I would wash with acetone firstly, then I'd scrape the bad areas with a tungsten carbide scraper looking for sealant residues/skins and then sand back the areas again, then wash again with acetone (being careful of the acetone on the new paint) and I'd try to blend the touch-up ... being sure that the paint bases are compatible.

Then re-key and recoat to get a uniform coat.

Warren.

She's clinker built, and rubbing down between coats its all to easy to remove paint from the plank edges altogether. In domestic painting, instead of sanding I wash between coats with sugar soap (not to be confused with the American cosmetic product of same name!) which cleans & degreases and provides key without being too aggressive. It seems to work fine This might work on the boat and replace both the acetone and the sanding, but I'll try a patch first.

Wild Wassa
10-28-2007, 06:04 PM
Dick, you can use Sugarsoap as part of the cleaning process but I will not advise it as the total cleaning process.

Emulcifying cleaners like Sugarsoap are only strong detergents. Contaminents like waxes need solvent or spirit cleaning agents like acetone to break them down. Acetone will help to soften residual sealants which will make scraping them off easier. Sugar soap will only clean their surfaces. Any surface for painting sould be squeeky clean. Nothing finishes off the cleaning process like acetone or Prepsol or Prepsole Wipes.

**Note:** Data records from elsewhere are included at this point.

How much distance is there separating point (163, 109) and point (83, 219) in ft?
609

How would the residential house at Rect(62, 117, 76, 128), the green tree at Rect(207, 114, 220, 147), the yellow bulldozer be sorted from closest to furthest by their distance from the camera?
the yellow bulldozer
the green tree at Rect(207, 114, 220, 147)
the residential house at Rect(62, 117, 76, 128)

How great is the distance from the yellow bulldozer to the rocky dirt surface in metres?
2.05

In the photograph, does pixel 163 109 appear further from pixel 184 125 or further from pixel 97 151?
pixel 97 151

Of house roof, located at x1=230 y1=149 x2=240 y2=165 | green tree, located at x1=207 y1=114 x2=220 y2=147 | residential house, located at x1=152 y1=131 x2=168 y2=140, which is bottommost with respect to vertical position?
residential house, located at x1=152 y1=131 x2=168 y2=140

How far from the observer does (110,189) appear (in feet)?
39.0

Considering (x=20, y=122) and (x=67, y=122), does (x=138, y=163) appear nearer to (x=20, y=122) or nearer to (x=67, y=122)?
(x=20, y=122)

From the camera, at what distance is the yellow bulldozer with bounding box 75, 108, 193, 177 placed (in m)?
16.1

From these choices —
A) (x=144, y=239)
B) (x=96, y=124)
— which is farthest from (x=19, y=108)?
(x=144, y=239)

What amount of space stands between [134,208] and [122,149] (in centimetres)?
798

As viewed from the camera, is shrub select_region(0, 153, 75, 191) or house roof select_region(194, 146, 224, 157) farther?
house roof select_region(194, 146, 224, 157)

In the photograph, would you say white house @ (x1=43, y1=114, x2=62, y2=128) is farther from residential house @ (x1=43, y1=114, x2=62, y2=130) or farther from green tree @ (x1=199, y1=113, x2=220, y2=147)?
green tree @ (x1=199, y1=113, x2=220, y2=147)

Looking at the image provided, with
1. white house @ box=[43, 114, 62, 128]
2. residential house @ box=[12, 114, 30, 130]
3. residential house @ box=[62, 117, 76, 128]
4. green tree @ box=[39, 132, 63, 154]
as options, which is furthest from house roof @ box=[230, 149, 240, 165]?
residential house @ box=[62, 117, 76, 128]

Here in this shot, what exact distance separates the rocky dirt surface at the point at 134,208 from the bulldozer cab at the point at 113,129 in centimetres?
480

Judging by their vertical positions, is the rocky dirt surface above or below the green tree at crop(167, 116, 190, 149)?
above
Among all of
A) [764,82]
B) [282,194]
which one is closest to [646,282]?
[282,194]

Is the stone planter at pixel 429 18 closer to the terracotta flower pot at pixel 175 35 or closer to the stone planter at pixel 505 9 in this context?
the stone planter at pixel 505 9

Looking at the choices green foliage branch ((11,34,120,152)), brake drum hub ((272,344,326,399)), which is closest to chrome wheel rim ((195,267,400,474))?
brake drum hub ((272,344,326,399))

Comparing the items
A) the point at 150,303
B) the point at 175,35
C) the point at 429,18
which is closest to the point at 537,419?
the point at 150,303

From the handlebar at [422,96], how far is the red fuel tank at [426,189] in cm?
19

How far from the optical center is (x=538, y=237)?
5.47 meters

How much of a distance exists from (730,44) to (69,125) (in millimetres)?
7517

Sugarsoap doesn't cut through the surface to reveal fresh paint. Paint that hasn't been exposed to the elements is important in the keying process. Keying doesn't just create a microscopic crevice for paint to lock into it exposes fresh paint to the new paint.

I honestly do not feel there are shortcuts to be taken once problems have arrisen. I think it is too great a gamble to take shortcuts ... go for the ultimate result straight away now, ... unless you are a gambler?

When it comes to doing the edges of the planks take time and go slowly, if you do cut through in spots then re-prime. Do the edges with #280 - 320 that will provide enough key without cutting back too much old paint. I will not even recommend using a rough Scothbrite pad on the plank edges in an attempt to preserve the paint because a Scotchbright pad is only a cleaning pad and it will not reveal enough fresh paint on the edges of the planks to benfit their painting.

Good luck.

Warren.

Dick Wynne
10-28-2007, 06:41 PM
Thanks Warren, sounds like good advice, and I have too much time invested to take any chances

Dick

mike hanyi
10-28-2007, 09:32 PM
Dick you seem to love to paint topsides, is it that the raid number keeps pulling off the paint again!?!